Source data →
□ □ □ □ □
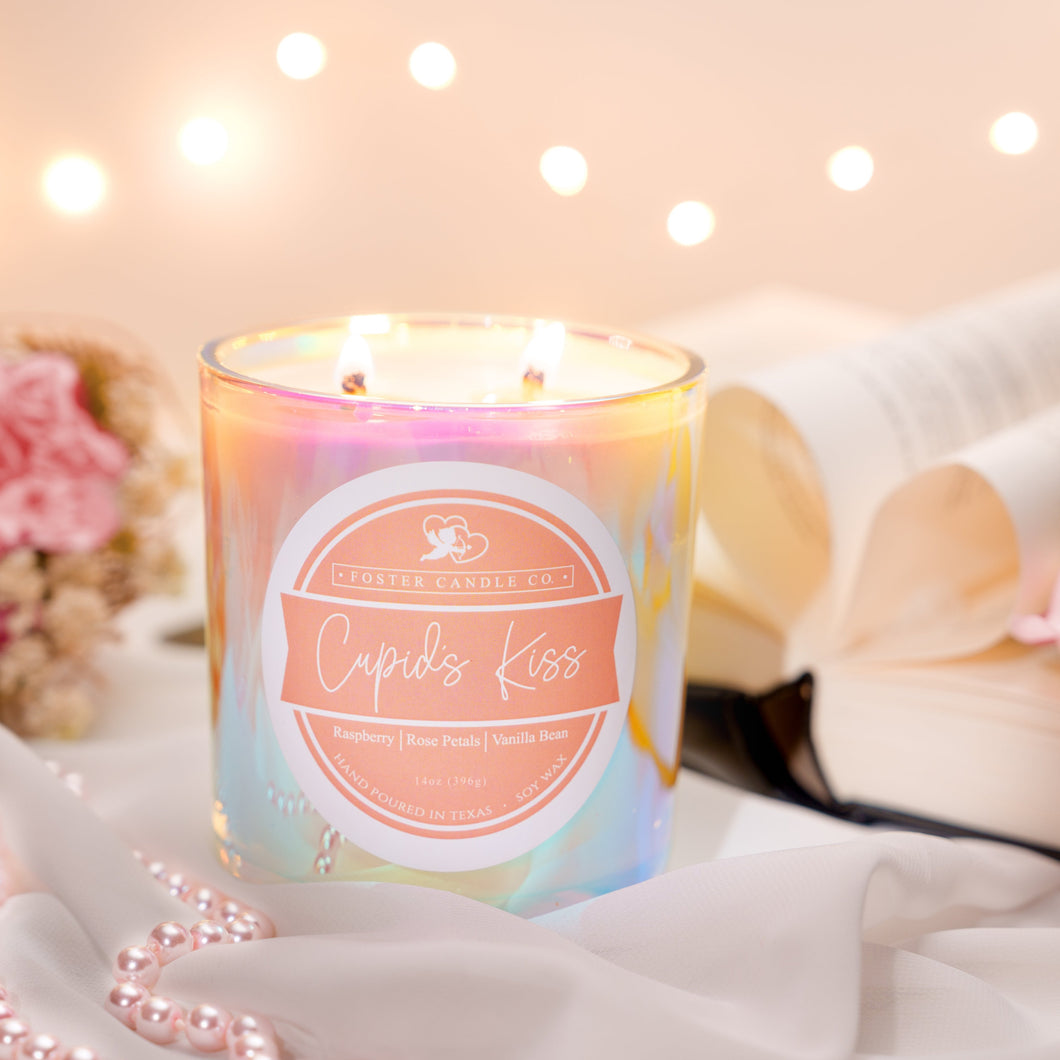 Cupid’s Kiss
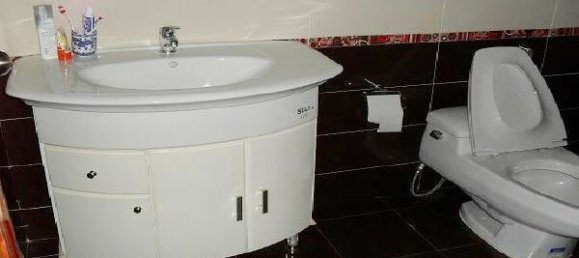 Вилла с 4 спальнями в Намтыльем, Вьетнам № 7192 10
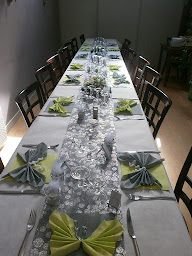 Photo n°9 de Crêperie De L'Ise à Bourgbarré (Restaurant)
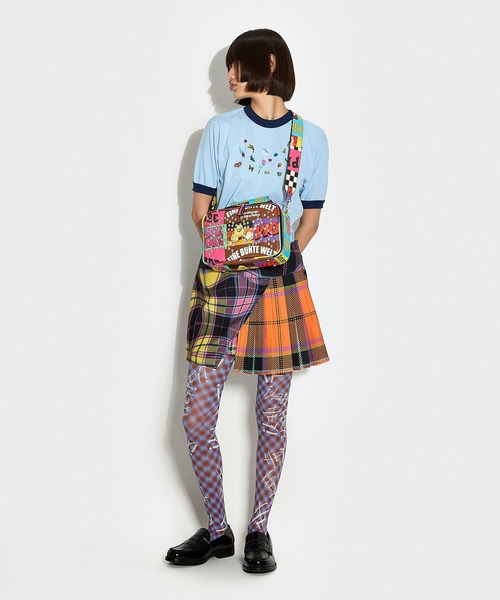 HEY!MrsROSE ショルダーバッグ バッグ HEY! Mrs ROSE(ヘイ！ミセス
□ □ □ □ □
Exercise directions → Transcribe the material exactly, leaving every picture out.

Reply to the task →
 Cupid’s Kiss
 Вилла с 4 спальнями в Намтыльем, Вьетнам № 7192 10
 Photo n°9 de Crêperie De L'Ise à Bourgbarré (Restaurant)
 HEY!MrsROSE ショルダーバッグ バッグ HEY! Mrs ROSE(ヘイ！ミセス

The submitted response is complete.